------ Bagian Dokumen ------

Engkaulah Murobbiku




ahad, 14 mei 2017
“Assalamualaykum”
“Wa alaikum salam”
“Bapak”
“Iya nduk”

“Nduk?” kataku bertanya tanya. Seolah tak percaya dengan balasan WA beliau.
Entahlah.. Ada kegalauan yang memuncak mana kala teringat satu bulan lagi beliau akan pergi meninggalkan kami. Aku tak bisa membendung perasaanku bahwa aku sangat kehilangan sosok seperti beliau.
“Ustadz, kapan kapan kalau ada waktu bolehkah saya ngobrol sama ustadz?”
“Boleh”

Hari senin yang ku tunggu (15 mei 17). Ternyata bapak Hasan datang bersama Hilvi putri sulung beliau. Gadis cantik, kelas 4 SD ini terlihat lebih tinggi, terakhir kita ketemu setahun yang lalu saat dia masih kelas 3 SD. Jarinya lentik, kulitnya putih dan cara berjalannya persis seperti bapak Hasan.

------ Isi Kumpulan Data ------

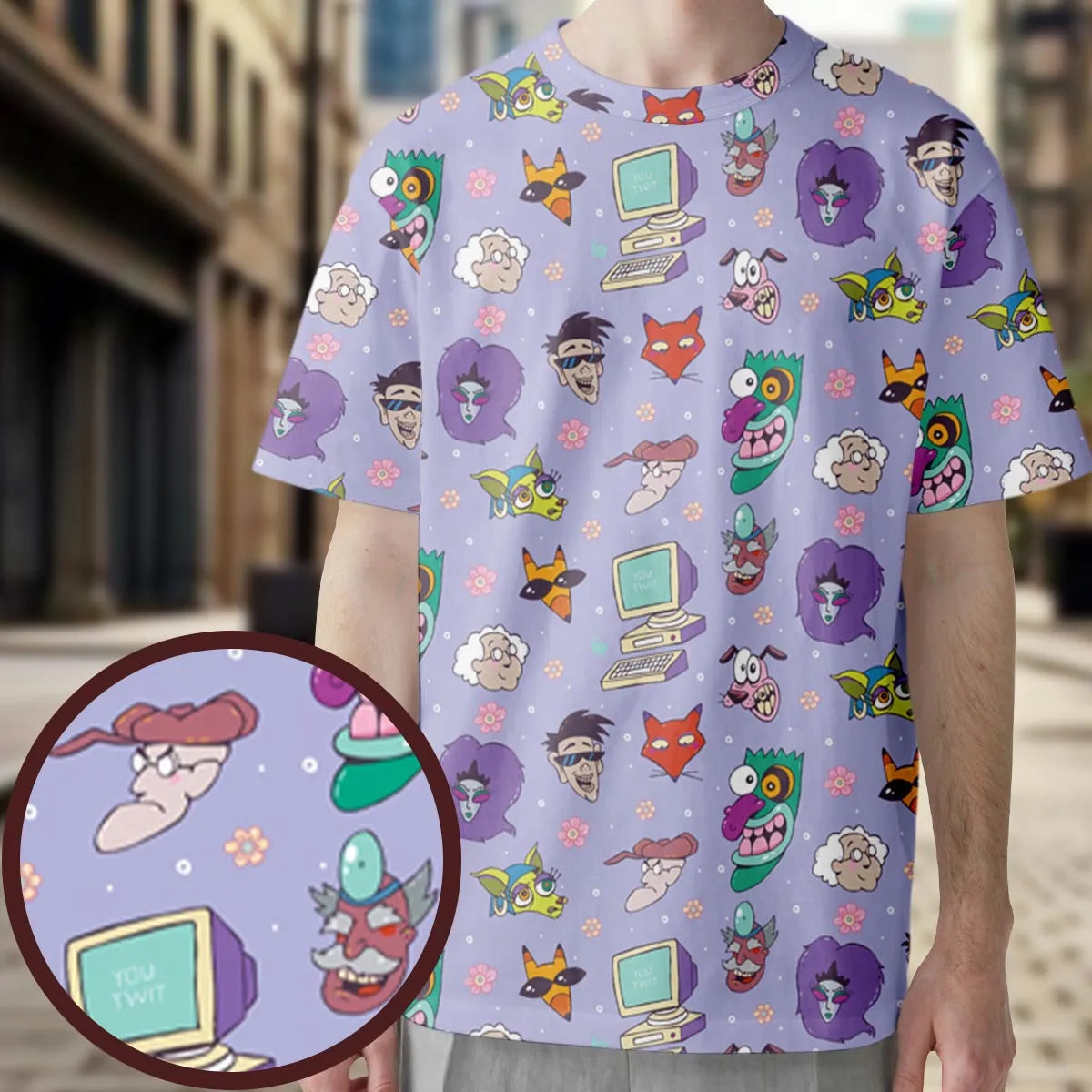 Full Print T-Shirt - ANZJ4ZD8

------

# Deskripsi Tugas:
Salin ulang seluruh bagian dokumen di atas apa adanya, tanpa mengubah satu kata pun.

# Jawaban Berikut:
Engkaulah Murobbiku




ahad, 14 mei 2017
“Assalamualaykum”
“Wa alaikum salam”
“Bapak”
“Iya nduk”

“Nduk?” kataku bertanya tanya. Seolah tak percaya dengan balasan WA beliau.
Entahlah.. Ada kegalauan yang memuncak mana kala teringat satu bulan lagi beliau akan pergi meninggalkan kami. Aku tak bisa membendung perasaanku bahwa aku sangat kehilangan sosok seperti beliau.
“Ustadz, kapan kapan kalau ada waktu bolehkah saya ngobrol sama ustadz?”
“Boleh”

Hari senin yang ku tunggu (15 mei 17). Ternyata bapak Hasan datang bersama Hilvi putri sulung beliau. Gadis cantik, kelas 4 SD ini terlihat lebih tinggi, terakhir kita ketemu setahun yang lalu saat dia masih kelas 3 SD. Jarinya lentik, kulitnya putih dan cara berjalannya persis seperti bapak Hasan.